Il s’agit à présent de revenir à la délimitation du champ d'étude. L'histoire vivante regroupant des périodes aussi riches que variées, il a fallu choisir l'une d'entre elles, afin d'avoir un objet d'enquête bien précis. Mon choix s'est porté sur l'histoire vivante médiévale compte tenu des conditions préalables de recherche, comme présentées plus haut. Mais ces raisons ne furent pas les seules à être prises en compte. Le côté médiéval de la pratique est certainement le plus visible pour le grand public et, paradoxalement, celui qui a sans doute le plus de difficultés à se définir. En effet, les fêtes mettant en avant le Moyen-Âge, très présentes depuis une dizaine d'années, révèlent une image de cette période à un vaste public, en particulier pendant la saison estivale. Ces manifestations ont

remis au goût du jour cette période de l'histoire, et l'on ne peut penser à cette époque sans faire référence à ces prestations. De ce fait, un amalgame est souvent fait entre reconstitution et fêtes médiévales. Plébiscitées, ces démonstrations ajoutent à la difficulté de cerner et de définir la pratique étudiée, beaucoup plus certainement que celles des autres siècles. Ces divers problèmes de visibilité ont orienté mon choix de travailler sur cette histoire vivante en particulier. Cette période est la plus vaste de l'Histoire, puisqu'elle regroupe dix siècles, du Ve au XV e, et ce d'autant plus que les frontières avec les périodes liminaires ne sont pas strictes. Sur une même manifestation peuvent cohabiter des reconstituteurs de l'Antiquité tardive et d'autres du Haut Moyen-Âge ; de même pour les AMHE : l'étude de traités de la renaissance fait souvent écho aux traités dits médiévaux. Enfin, pour finir de préciser le champ de recherche, la reconstitution est très vite apparue comme n'étant pas seule représentante de l'histoire vivante. Que ce soit sur les divers forums internet ou de vive-voix, les AMHE ont rapidement été pris à parti, souvent présentés, discutés et sujets à débat.

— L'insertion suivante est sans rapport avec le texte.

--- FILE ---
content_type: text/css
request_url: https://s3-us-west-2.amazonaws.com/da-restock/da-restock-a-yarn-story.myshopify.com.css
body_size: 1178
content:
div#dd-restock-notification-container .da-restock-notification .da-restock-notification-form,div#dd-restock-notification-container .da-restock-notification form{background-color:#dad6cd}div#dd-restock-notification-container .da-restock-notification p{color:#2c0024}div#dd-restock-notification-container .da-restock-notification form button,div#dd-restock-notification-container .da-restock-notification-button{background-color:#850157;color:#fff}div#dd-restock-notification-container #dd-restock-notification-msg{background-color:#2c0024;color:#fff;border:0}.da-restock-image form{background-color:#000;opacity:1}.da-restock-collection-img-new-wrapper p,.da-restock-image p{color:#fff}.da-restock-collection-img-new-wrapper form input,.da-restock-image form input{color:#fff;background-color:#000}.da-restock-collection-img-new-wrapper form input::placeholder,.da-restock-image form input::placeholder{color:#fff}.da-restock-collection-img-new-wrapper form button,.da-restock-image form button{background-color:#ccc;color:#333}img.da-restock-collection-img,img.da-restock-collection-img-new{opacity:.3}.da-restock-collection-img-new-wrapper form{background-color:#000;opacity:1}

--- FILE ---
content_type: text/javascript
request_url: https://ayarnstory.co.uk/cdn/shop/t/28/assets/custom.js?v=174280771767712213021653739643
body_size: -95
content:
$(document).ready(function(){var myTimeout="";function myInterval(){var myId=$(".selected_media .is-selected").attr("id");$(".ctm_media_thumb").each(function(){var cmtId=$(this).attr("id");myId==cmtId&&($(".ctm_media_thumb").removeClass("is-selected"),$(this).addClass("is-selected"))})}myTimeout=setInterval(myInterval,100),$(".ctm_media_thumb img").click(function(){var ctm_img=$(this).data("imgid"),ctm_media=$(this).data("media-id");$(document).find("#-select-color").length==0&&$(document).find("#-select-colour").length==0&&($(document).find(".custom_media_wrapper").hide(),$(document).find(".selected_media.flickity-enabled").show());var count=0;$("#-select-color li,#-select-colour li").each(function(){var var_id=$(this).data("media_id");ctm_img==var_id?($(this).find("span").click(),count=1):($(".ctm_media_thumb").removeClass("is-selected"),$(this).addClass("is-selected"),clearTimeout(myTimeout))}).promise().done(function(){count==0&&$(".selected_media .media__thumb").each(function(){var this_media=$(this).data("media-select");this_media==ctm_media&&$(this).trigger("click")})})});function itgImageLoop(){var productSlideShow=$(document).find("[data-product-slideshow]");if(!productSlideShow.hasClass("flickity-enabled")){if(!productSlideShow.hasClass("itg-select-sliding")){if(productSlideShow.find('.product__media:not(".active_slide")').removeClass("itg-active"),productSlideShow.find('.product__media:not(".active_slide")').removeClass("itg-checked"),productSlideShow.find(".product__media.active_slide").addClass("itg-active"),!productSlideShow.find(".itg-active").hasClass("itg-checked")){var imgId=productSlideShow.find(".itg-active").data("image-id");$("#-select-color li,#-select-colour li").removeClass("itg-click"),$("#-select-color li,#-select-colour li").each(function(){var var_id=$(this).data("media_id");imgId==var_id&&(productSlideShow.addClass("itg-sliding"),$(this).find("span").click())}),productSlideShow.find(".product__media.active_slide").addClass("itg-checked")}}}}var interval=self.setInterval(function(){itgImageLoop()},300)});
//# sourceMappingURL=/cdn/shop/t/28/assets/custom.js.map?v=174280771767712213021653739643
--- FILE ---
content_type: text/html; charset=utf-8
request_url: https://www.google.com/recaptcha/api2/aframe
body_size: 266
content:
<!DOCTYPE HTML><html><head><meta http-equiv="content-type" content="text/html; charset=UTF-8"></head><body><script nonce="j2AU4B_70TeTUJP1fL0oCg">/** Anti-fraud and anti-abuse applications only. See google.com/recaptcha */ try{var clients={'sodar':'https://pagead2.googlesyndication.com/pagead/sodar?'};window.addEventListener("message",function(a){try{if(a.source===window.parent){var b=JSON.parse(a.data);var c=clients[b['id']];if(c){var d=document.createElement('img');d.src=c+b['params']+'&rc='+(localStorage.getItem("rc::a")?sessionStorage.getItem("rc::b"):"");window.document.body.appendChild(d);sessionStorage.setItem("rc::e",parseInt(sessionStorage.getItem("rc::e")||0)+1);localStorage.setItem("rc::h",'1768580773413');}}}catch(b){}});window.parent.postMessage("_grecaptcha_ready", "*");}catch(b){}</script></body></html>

Il n'était alors pas possible de traiter de la reconstitution sans laisser une place importante à cette pratique physique. Elle a rapidement été identifiée comme une activité particulière en raison des frontières poreuses qui existent entre les deux communautés (reconstitution et AMHE) puis, au fur et à mesure de l'enquête, en fonction des notions mobilisées par les acteurs pour définir leur pratique. Les similitudes ne pouvaient être de simples coïncidences, a fortiori puisque les deux groupes communiquent largement et que de nombreux pratiquants d'AMHE sont aussi des reconstituteurs. C'est pourquoi le travail de définition s'est attaché à présenter ces deux pratiques sous un même référent ; de même pour la méthodologie : les techniques d'enquête employées se devaient d'être similaires, afin de pouvoir obtenir des points de comparaison.